___ Source data ___
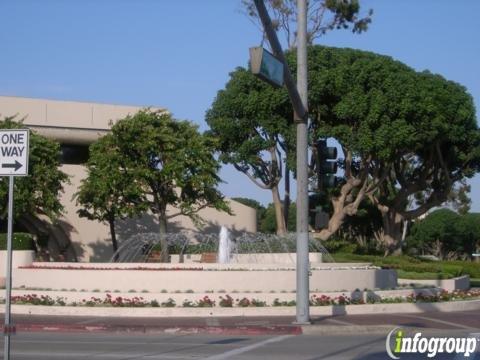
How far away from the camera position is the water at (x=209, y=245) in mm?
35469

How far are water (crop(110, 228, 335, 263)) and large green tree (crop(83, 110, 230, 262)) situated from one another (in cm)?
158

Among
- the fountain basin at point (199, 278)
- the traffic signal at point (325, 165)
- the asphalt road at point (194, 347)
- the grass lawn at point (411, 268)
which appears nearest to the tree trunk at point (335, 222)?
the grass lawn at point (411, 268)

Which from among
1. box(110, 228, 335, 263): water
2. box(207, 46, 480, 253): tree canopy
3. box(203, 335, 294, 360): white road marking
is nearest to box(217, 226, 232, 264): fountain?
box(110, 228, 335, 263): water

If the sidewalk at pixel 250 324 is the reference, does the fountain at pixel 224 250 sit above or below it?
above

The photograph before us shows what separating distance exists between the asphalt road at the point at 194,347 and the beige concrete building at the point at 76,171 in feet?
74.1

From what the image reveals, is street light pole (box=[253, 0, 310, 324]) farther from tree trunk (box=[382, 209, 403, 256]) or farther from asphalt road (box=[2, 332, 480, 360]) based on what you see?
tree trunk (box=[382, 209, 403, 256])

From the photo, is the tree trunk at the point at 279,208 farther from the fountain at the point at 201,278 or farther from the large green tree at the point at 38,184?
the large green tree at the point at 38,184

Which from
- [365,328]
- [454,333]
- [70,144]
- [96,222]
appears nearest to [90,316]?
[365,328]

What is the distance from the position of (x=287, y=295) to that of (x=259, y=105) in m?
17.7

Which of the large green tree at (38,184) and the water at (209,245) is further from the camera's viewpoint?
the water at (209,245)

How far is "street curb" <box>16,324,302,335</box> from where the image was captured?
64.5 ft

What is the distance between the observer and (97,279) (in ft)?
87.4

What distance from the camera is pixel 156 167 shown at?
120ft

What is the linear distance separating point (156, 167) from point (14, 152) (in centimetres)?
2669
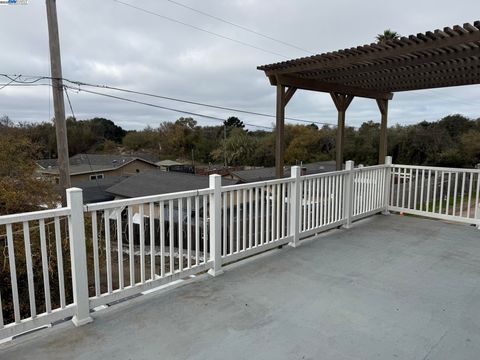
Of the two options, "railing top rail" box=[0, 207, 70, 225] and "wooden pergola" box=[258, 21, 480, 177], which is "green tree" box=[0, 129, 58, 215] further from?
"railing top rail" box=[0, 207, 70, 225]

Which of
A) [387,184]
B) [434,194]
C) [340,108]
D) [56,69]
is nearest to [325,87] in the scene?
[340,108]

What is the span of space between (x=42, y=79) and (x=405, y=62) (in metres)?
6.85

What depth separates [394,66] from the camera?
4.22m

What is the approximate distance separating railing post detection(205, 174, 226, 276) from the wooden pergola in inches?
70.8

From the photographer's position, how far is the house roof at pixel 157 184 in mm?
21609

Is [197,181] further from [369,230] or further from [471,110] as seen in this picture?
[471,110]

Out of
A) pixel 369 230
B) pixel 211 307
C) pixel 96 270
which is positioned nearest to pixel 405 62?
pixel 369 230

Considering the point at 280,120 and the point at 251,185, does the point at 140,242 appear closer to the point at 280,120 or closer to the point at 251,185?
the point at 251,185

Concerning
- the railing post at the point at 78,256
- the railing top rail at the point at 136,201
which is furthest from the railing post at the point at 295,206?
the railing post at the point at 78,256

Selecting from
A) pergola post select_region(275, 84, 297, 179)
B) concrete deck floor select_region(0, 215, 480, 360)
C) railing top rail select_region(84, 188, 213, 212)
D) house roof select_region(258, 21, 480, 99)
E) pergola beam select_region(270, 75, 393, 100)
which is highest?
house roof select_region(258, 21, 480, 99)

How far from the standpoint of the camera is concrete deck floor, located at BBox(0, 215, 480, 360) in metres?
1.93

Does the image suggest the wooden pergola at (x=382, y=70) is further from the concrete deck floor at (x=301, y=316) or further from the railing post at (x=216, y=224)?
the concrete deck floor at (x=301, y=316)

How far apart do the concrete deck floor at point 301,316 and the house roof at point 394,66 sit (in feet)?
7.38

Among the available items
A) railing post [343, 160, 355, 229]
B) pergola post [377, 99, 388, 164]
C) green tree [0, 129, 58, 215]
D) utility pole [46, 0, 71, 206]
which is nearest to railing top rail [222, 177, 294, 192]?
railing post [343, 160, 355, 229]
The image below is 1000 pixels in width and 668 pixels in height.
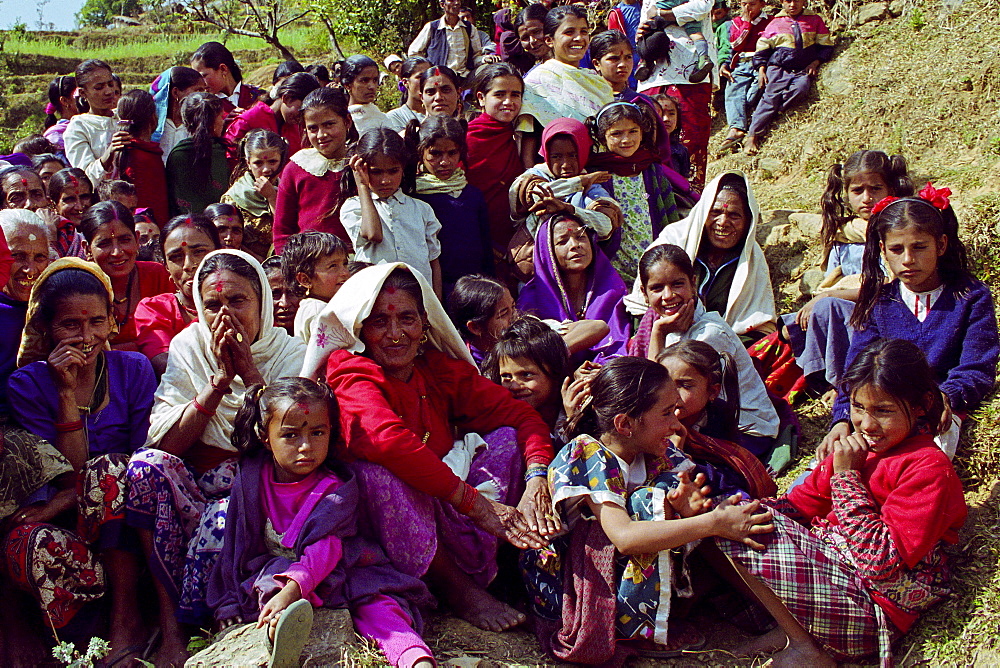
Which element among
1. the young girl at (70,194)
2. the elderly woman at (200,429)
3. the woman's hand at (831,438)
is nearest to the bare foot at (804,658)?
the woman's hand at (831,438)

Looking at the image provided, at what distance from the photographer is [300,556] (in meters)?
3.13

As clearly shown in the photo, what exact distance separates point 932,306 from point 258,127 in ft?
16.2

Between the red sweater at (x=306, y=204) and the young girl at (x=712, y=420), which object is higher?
___
**Given exercise**: Can you write out all of the material above again, swapping every "asphalt road" for "paved street", changing nothing else and leaving out the pictures?

**Correct response**:
How far away from the camera position is the water at (x=209, y=245) in mm?
35469

How far are water (crop(110, 228, 335, 263)) and large green tree (crop(83, 110, 230, 262)) situated from one another (in cm)?
158

Among
- the fountain basin at point (199, 278)
- the traffic signal at point (325, 165)
- the paved street at point (194, 347)
- the grass lawn at point (411, 268)
which appears nearest to the tree trunk at point (335, 222)?
the grass lawn at point (411, 268)

Which from among
1. box(110, 228, 335, 263): water
2. box(207, 46, 480, 253): tree canopy
3. box(203, 335, 294, 360): white road marking
is nearest to box(217, 226, 232, 264): fountain?
box(110, 228, 335, 263): water

If the sidewalk at pixel 250 324 is the reference, does the fountain at pixel 224 250 sit above or below it?
above

The photograph before us shows what separating distance exists between the paved street at the point at 194,347 and the beige concrete building at the point at 76,171 in feet?
74.1

From what the image reveals, is street light pole (box=[253, 0, 310, 324]) farther from tree trunk (box=[382, 209, 403, 256]) or farther from paved street (box=[2, 332, 480, 360]) based on what you see?
tree trunk (box=[382, 209, 403, 256])

From the photo, is the tree trunk at the point at 279,208 farther from the fountain at the point at 201,278 or farther from the large green tree at the point at 38,184?
the large green tree at the point at 38,184

Which from
- [365,328]
- [454,333]
- [70,144]
- [96,222]
appears nearest to [90,316]?
[365,328]

What is the distance from the position of (x=287, y=295) to that of (x=259, y=105) in m?
17.7

Which of the large green tree at (38,184) and the water at (209,245) is further from the camera's viewpoint?
the water at (209,245)

How far is "street curb" <box>16,324,302,335</box> from where the image was captured?
64.5 ft

What is the distance between the observer and (97,279) (in ft)?
87.4

What distance from the camera is pixel 156 167 shown at?
120ft

What is the linear distance separating point (156, 167) from point (14, 152) (in centimetres)?
2669
Of the two options, "railing top rail" box=[0, 207, 70, 225] and "wooden pergola" box=[258, 21, 480, 177], which is "green tree" box=[0, 129, 58, 215] further from?
"railing top rail" box=[0, 207, 70, 225]

Which of
A) [387,184]
B) [434,194]
C) [340,108]
D) [56,69]
is nearest to [325,87] in the scene?
[340,108]

What is the span of space between (x=42, y=79) and (x=405, y=62) (in metres)?
6.85

What depth separates [394,66] from the camera?
4.22m

What is the approximate distance separating railing post detection(205, 174, 226, 276) from the wooden pergola in inches?
70.8

From the photographer's position, how far is the house roof at pixel 157 184 in mm?
21609

Is [197,181] further from [369,230] or further from [471,110] as seen in this picture?
[471,110]

Out of
A) pixel 369 230
B) pixel 211 307
C) pixel 96 270
which is positioned nearest to pixel 405 62?
pixel 369 230

Considering the point at 280,120 and the point at 251,185, does the point at 140,242 appear closer to the point at 280,120 or closer to the point at 251,185?
the point at 251,185

Concerning
- the railing post at the point at 78,256
- the railing top rail at the point at 136,201
which is furthest from the railing post at the point at 295,206?
the railing post at the point at 78,256

Selecting from
A) pergola post select_region(275, 84, 297, 179)
B) concrete deck floor select_region(0, 215, 480, 360)
C) railing top rail select_region(84, 188, 213, 212)
D) house roof select_region(258, 21, 480, 99)
E) pergola beam select_region(270, 75, 393, 100)
which is highest?
house roof select_region(258, 21, 480, 99)

How far from the standpoint of the camera is concrete deck floor, located at BBox(0, 215, 480, 360) in metres?
1.93

Does the image suggest the wooden pergola at (x=382, y=70) is further from the concrete deck floor at (x=301, y=316) or further from the railing post at (x=216, y=224)?
the concrete deck floor at (x=301, y=316)

How far apart do the concrete deck floor at point 301,316 and the house roof at point 394,66 sit (in feet)?
7.38

Among the available items
A) railing post [343, 160, 355, 229]
B) pergola post [377, 99, 388, 164]
C) green tree [0, 129, 58, 215]
D) utility pole [46, 0, 71, 206]
which is nearest to railing top rail [222, 177, 294, 192]?
railing post [343, 160, 355, 229]
The image below is 1000 pixels in width and 668 pixels in height.
Which element among
1. the young girl at (70,194)
2. the elderly woman at (200,429)
3. the woman's hand at (831,438)
is nearest to the bare foot at (804,658)?
the woman's hand at (831,438)

Looking at the image provided, at what distance from the photographer is [300,556] (in meters)?
3.13

As clearly shown in the photo, what exact distance separates point 932,306 from point 258,127 in ft?
16.2

Between the red sweater at (x=306, y=204) and the young girl at (x=712, y=420), which object is higher?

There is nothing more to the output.